**Текст:**
▼
Въ вторыхъ Тэнъ дѣлаетъ своего героя слишкомъ безчеловѣчнымъ, отрицая въ немъ всякое доброе чувство. Но мнѣ кажется почти немыслимымъ, чтобъ у человѣка стоящаго выше людей, народнаго вожатая, никогда не бывало чувствъ, превышавшихъ его личные интересы, по крайней мѣрѣ тамъ, гдѣ этотъ интересъ сливался съ общимъ. На дѣлѣ оказывается, что до 1809 года, все полезное Императору, полезно и Франціи. Въ немъ могла стало быть жить иллюзія, что дѣло его было хорошимъ не для него только и слѣдовательно переживетъ его. Тутъ было удовлетвореніе и для самого честолюбія его. Высшая слава есть созданіе чего либо длящагося во времени; созданное для одного не можетъ длиться. Наполеонъ не могъ постоянно забывать объ этомъ. Родъ эгоизма, приписываемый ему Тэномъ, въ концѣ концовъ показался-бы непостижимымъ. Въ силу обстоятельствъ и имѣя нужду, ради величія, въ признаніи людей, даже и въ будущемъ, ему почти немыслимо было оставаться эгоистомъ, какимъ можетъ развѣ быть только купецъ или воръ.
▲
**Задание A:** Сверьте с текстом о Наполеоне три утверждения: (i) автор считает, что Тэн делает своего героя слишком бесчеловечным; (ii) по словам автора, до 1809 года полезное Императору было вредно для Франции; (iii) автор полагает, что созданное для одного может долго длиться. Для каждого ответьте «да» или «нет» и приведите решающие слова текста дословно.
**Задание B:** Выпишите из текста о Наполеоне все имена людей и названия стран в той форме, в какой каждое из них встречается впервые.

**Строки данных:**
▼
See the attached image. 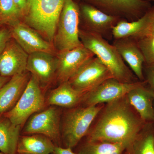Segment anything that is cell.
<instances>
[{"instance_id": "1", "label": "cell", "mask_w": 154, "mask_h": 154, "mask_svg": "<svg viewBox=\"0 0 154 154\" xmlns=\"http://www.w3.org/2000/svg\"><path fill=\"white\" fill-rule=\"evenodd\" d=\"M102 111L87 134V141L132 143L146 123L129 104L126 95L107 103Z\"/></svg>"}, {"instance_id": "11", "label": "cell", "mask_w": 154, "mask_h": 154, "mask_svg": "<svg viewBox=\"0 0 154 154\" xmlns=\"http://www.w3.org/2000/svg\"><path fill=\"white\" fill-rule=\"evenodd\" d=\"M57 66V56L51 53L38 51L29 54L26 70L37 80L45 93L56 81Z\"/></svg>"}, {"instance_id": "30", "label": "cell", "mask_w": 154, "mask_h": 154, "mask_svg": "<svg viewBox=\"0 0 154 154\" xmlns=\"http://www.w3.org/2000/svg\"><path fill=\"white\" fill-rule=\"evenodd\" d=\"M51 154H79L74 152L72 149L64 147L55 146L53 151Z\"/></svg>"}, {"instance_id": "24", "label": "cell", "mask_w": 154, "mask_h": 154, "mask_svg": "<svg viewBox=\"0 0 154 154\" xmlns=\"http://www.w3.org/2000/svg\"><path fill=\"white\" fill-rule=\"evenodd\" d=\"M127 152L128 154H154V122L146 123Z\"/></svg>"}, {"instance_id": "33", "label": "cell", "mask_w": 154, "mask_h": 154, "mask_svg": "<svg viewBox=\"0 0 154 154\" xmlns=\"http://www.w3.org/2000/svg\"><path fill=\"white\" fill-rule=\"evenodd\" d=\"M3 24L2 21V19H1V17H0V25Z\"/></svg>"}, {"instance_id": "5", "label": "cell", "mask_w": 154, "mask_h": 154, "mask_svg": "<svg viewBox=\"0 0 154 154\" xmlns=\"http://www.w3.org/2000/svg\"><path fill=\"white\" fill-rule=\"evenodd\" d=\"M80 10L75 0H65L53 42L58 52L82 45L79 38Z\"/></svg>"}, {"instance_id": "20", "label": "cell", "mask_w": 154, "mask_h": 154, "mask_svg": "<svg viewBox=\"0 0 154 154\" xmlns=\"http://www.w3.org/2000/svg\"><path fill=\"white\" fill-rule=\"evenodd\" d=\"M55 145L47 137L40 134L20 135L17 153L51 154Z\"/></svg>"}, {"instance_id": "23", "label": "cell", "mask_w": 154, "mask_h": 154, "mask_svg": "<svg viewBox=\"0 0 154 154\" xmlns=\"http://www.w3.org/2000/svg\"><path fill=\"white\" fill-rule=\"evenodd\" d=\"M132 143H114L87 141L79 154H123Z\"/></svg>"}, {"instance_id": "9", "label": "cell", "mask_w": 154, "mask_h": 154, "mask_svg": "<svg viewBox=\"0 0 154 154\" xmlns=\"http://www.w3.org/2000/svg\"><path fill=\"white\" fill-rule=\"evenodd\" d=\"M111 16L132 22L140 19L150 8L151 3L143 0H83Z\"/></svg>"}, {"instance_id": "22", "label": "cell", "mask_w": 154, "mask_h": 154, "mask_svg": "<svg viewBox=\"0 0 154 154\" xmlns=\"http://www.w3.org/2000/svg\"><path fill=\"white\" fill-rule=\"evenodd\" d=\"M154 19V5L146 12L140 19L129 22L121 19L113 28V39L131 36L140 32L150 23Z\"/></svg>"}, {"instance_id": "25", "label": "cell", "mask_w": 154, "mask_h": 154, "mask_svg": "<svg viewBox=\"0 0 154 154\" xmlns=\"http://www.w3.org/2000/svg\"><path fill=\"white\" fill-rule=\"evenodd\" d=\"M0 17L3 24L11 26L22 19L14 0H0Z\"/></svg>"}, {"instance_id": "7", "label": "cell", "mask_w": 154, "mask_h": 154, "mask_svg": "<svg viewBox=\"0 0 154 154\" xmlns=\"http://www.w3.org/2000/svg\"><path fill=\"white\" fill-rule=\"evenodd\" d=\"M45 94L37 80L31 75L17 104L12 110L3 115L9 119L15 125L23 127L31 116L46 107Z\"/></svg>"}, {"instance_id": "12", "label": "cell", "mask_w": 154, "mask_h": 154, "mask_svg": "<svg viewBox=\"0 0 154 154\" xmlns=\"http://www.w3.org/2000/svg\"><path fill=\"white\" fill-rule=\"evenodd\" d=\"M141 82L123 83L114 78L108 79L87 93L82 105L84 106H95L112 102L126 96Z\"/></svg>"}, {"instance_id": "4", "label": "cell", "mask_w": 154, "mask_h": 154, "mask_svg": "<svg viewBox=\"0 0 154 154\" xmlns=\"http://www.w3.org/2000/svg\"><path fill=\"white\" fill-rule=\"evenodd\" d=\"M65 0H29L22 19L52 44Z\"/></svg>"}, {"instance_id": "3", "label": "cell", "mask_w": 154, "mask_h": 154, "mask_svg": "<svg viewBox=\"0 0 154 154\" xmlns=\"http://www.w3.org/2000/svg\"><path fill=\"white\" fill-rule=\"evenodd\" d=\"M104 106H77L63 112L61 134L63 147L72 149L87 135L92 122Z\"/></svg>"}, {"instance_id": "13", "label": "cell", "mask_w": 154, "mask_h": 154, "mask_svg": "<svg viewBox=\"0 0 154 154\" xmlns=\"http://www.w3.org/2000/svg\"><path fill=\"white\" fill-rule=\"evenodd\" d=\"M95 56L83 44L72 49L58 52L56 82L58 85L68 82L83 65Z\"/></svg>"}, {"instance_id": "18", "label": "cell", "mask_w": 154, "mask_h": 154, "mask_svg": "<svg viewBox=\"0 0 154 154\" xmlns=\"http://www.w3.org/2000/svg\"><path fill=\"white\" fill-rule=\"evenodd\" d=\"M112 45L138 79L144 81L143 73L144 57L136 42L129 36L114 39Z\"/></svg>"}, {"instance_id": "27", "label": "cell", "mask_w": 154, "mask_h": 154, "mask_svg": "<svg viewBox=\"0 0 154 154\" xmlns=\"http://www.w3.org/2000/svg\"><path fill=\"white\" fill-rule=\"evenodd\" d=\"M12 38L11 28H4L0 30V54L3 52L8 42Z\"/></svg>"}, {"instance_id": "21", "label": "cell", "mask_w": 154, "mask_h": 154, "mask_svg": "<svg viewBox=\"0 0 154 154\" xmlns=\"http://www.w3.org/2000/svg\"><path fill=\"white\" fill-rule=\"evenodd\" d=\"M22 127L15 125L5 116H0V152L4 154H17Z\"/></svg>"}, {"instance_id": "34", "label": "cell", "mask_w": 154, "mask_h": 154, "mask_svg": "<svg viewBox=\"0 0 154 154\" xmlns=\"http://www.w3.org/2000/svg\"><path fill=\"white\" fill-rule=\"evenodd\" d=\"M0 154H3V153L2 152H0Z\"/></svg>"}, {"instance_id": "16", "label": "cell", "mask_w": 154, "mask_h": 154, "mask_svg": "<svg viewBox=\"0 0 154 154\" xmlns=\"http://www.w3.org/2000/svg\"><path fill=\"white\" fill-rule=\"evenodd\" d=\"M129 104L146 123L154 122V93L145 81L127 94Z\"/></svg>"}, {"instance_id": "15", "label": "cell", "mask_w": 154, "mask_h": 154, "mask_svg": "<svg viewBox=\"0 0 154 154\" xmlns=\"http://www.w3.org/2000/svg\"><path fill=\"white\" fill-rule=\"evenodd\" d=\"M29 54L12 38L0 54V75L12 77L27 71Z\"/></svg>"}, {"instance_id": "29", "label": "cell", "mask_w": 154, "mask_h": 154, "mask_svg": "<svg viewBox=\"0 0 154 154\" xmlns=\"http://www.w3.org/2000/svg\"><path fill=\"white\" fill-rule=\"evenodd\" d=\"M145 59V63H154V48L142 50Z\"/></svg>"}, {"instance_id": "8", "label": "cell", "mask_w": 154, "mask_h": 154, "mask_svg": "<svg viewBox=\"0 0 154 154\" xmlns=\"http://www.w3.org/2000/svg\"><path fill=\"white\" fill-rule=\"evenodd\" d=\"M78 4L80 30L97 34L108 41L113 39V28L122 19L105 14L84 1Z\"/></svg>"}, {"instance_id": "28", "label": "cell", "mask_w": 154, "mask_h": 154, "mask_svg": "<svg viewBox=\"0 0 154 154\" xmlns=\"http://www.w3.org/2000/svg\"><path fill=\"white\" fill-rule=\"evenodd\" d=\"M29 0H14V3L22 16V19L28 9Z\"/></svg>"}, {"instance_id": "26", "label": "cell", "mask_w": 154, "mask_h": 154, "mask_svg": "<svg viewBox=\"0 0 154 154\" xmlns=\"http://www.w3.org/2000/svg\"><path fill=\"white\" fill-rule=\"evenodd\" d=\"M143 73L144 81L154 93V63H144Z\"/></svg>"}, {"instance_id": "6", "label": "cell", "mask_w": 154, "mask_h": 154, "mask_svg": "<svg viewBox=\"0 0 154 154\" xmlns=\"http://www.w3.org/2000/svg\"><path fill=\"white\" fill-rule=\"evenodd\" d=\"M61 107L47 106L34 113L22 127L21 134H40L47 137L55 146L63 147L61 134Z\"/></svg>"}, {"instance_id": "14", "label": "cell", "mask_w": 154, "mask_h": 154, "mask_svg": "<svg viewBox=\"0 0 154 154\" xmlns=\"http://www.w3.org/2000/svg\"><path fill=\"white\" fill-rule=\"evenodd\" d=\"M12 38L28 54L38 51L55 54L54 46L36 30L19 21L11 26Z\"/></svg>"}, {"instance_id": "17", "label": "cell", "mask_w": 154, "mask_h": 154, "mask_svg": "<svg viewBox=\"0 0 154 154\" xmlns=\"http://www.w3.org/2000/svg\"><path fill=\"white\" fill-rule=\"evenodd\" d=\"M29 72L15 75L0 90V116L12 110L21 98L31 77Z\"/></svg>"}, {"instance_id": "31", "label": "cell", "mask_w": 154, "mask_h": 154, "mask_svg": "<svg viewBox=\"0 0 154 154\" xmlns=\"http://www.w3.org/2000/svg\"><path fill=\"white\" fill-rule=\"evenodd\" d=\"M11 77H5L0 75V90L2 88L3 86L8 82Z\"/></svg>"}, {"instance_id": "35", "label": "cell", "mask_w": 154, "mask_h": 154, "mask_svg": "<svg viewBox=\"0 0 154 154\" xmlns=\"http://www.w3.org/2000/svg\"><path fill=\"white\" fill-rule=\"evenodd\" d=\"M17 154H28L17 153Z\"/></svg>"}, {"instance_id": "10", "label": "cell", "mask_w": 154, "mask_h": 154, "mask_svg": "<svg viewBox=\"0 0 154 154\" xmlns=\"http://www.w3.org/2000/svg\"><path fill=\"white\" fill-rule=\"evenodd\" d=\"M111 78H113L109 70L95 56L83 65L68 82L76 90L88 92Z\"/></svg>"}, {"instance_id": "2", "label": "cell", "mask_w": 154, "mask_h": 154, "mask_svg": "<svg viewBox=\"0 0 154 154\" xmlns=\"http://www.w3.org/2000/svg\"><path fill=\"white\" fill-rule=\"evenodd\" d=\"M83 45L93 53L109 70L113 78L123 83L139 81L125 63L116 48L102 36L79 29Z\"/></svg>"}, {"instance_id": "19", "label": "cell", "mask_w": 154, "mask_h": 154, "mask_svg": "<svg viewBox=\"0 0 154 154\" xmlns=\"http://www.w3.org/2000/svg\"><path fill=\"white\" fill-rule=\"evenodd\" d=\"M73 88L68 82L61 83L45 95L46 107L55 106L61 108L76 107L82 104L86 94Z\"/></svg>"}, {"instance_id": "32", "label": "cell", "mask_w": 154, "mask_h": 154, "mask_svg": "<svg viewBox=\"0 0 154 154\" xmlns=\"http://www.w3.org/2000/svg\"><path fill=\"white\" fill-rule=\"evenodd\" d=\"M143 1H145V2H148L151 3L154 2V0H143Z\"/></svg>"}, {"instance_id": "36", "label": "cell", "mask_w": 154, "mask_h": 154, "mask_svg": "<svg viewBox=\"0 0 154 154\" xmlns=\"http://www.w3.org/2000/svg\"></svg>"}]
</instances>
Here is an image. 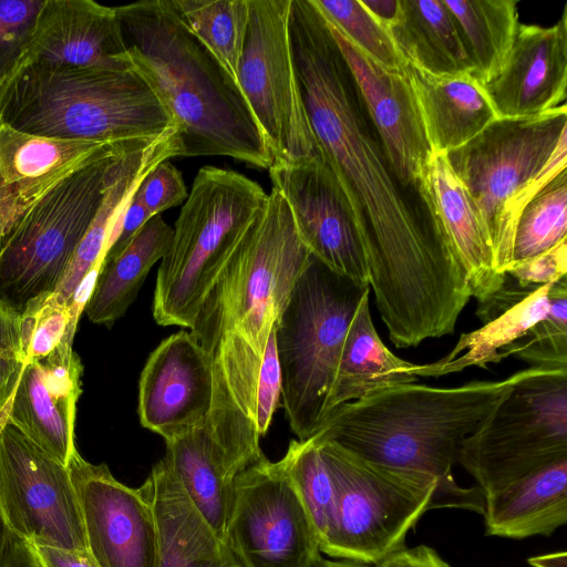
▲
**Решение A:**
(i) Да: «Тэнъ дѣлаетъ своего героя слишкомъ безчеловѣчнымъ».
(ii) Нет: «до 1809 года, все полезное Императору, полезно и Франціи».
(iii) Нет: «созданное для одного не можетъ длиться».

**Решение B:** Тэнъ, Франціи, Наполеонъ